§ Written exercise
Reproduce the following listing word for word, keeping every line in its original order and form.

/---

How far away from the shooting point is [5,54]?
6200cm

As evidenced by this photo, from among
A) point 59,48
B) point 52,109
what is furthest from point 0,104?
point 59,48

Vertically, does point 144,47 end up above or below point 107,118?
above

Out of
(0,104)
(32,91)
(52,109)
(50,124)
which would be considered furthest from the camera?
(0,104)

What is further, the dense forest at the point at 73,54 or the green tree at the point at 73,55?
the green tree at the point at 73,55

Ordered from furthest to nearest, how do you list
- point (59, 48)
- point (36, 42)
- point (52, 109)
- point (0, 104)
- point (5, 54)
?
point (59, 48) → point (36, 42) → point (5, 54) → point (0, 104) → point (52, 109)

\---

§ Finished answer
How far away from the shooting point is [5,54]?
6200cm

As evidenced by this photo, from among
A) point 59,48
B) point 52,109
what is furthest from point 0,104?
point 59,48

Vertically, does point 144,47 end up above or below point 107,118?
above

Out of
(0,104)
(32,91)
(52,109)
(50,124)
which would be considered furthest from the camera?
(0,104)

What is further, the dense forest at the point at 73,54 or the green tree at the point at 73,55?
the green tree at the point at 73,55

Ordered from furthest to nearest, how do you list
- point (59, 48)
- point (36, 42)
- point (52, 109)
- point (0, 104)
- point (5, 54)
?
point (59, 48) → point (36, 42) → point (5, 54) → point (0, 104) → point (52, 109)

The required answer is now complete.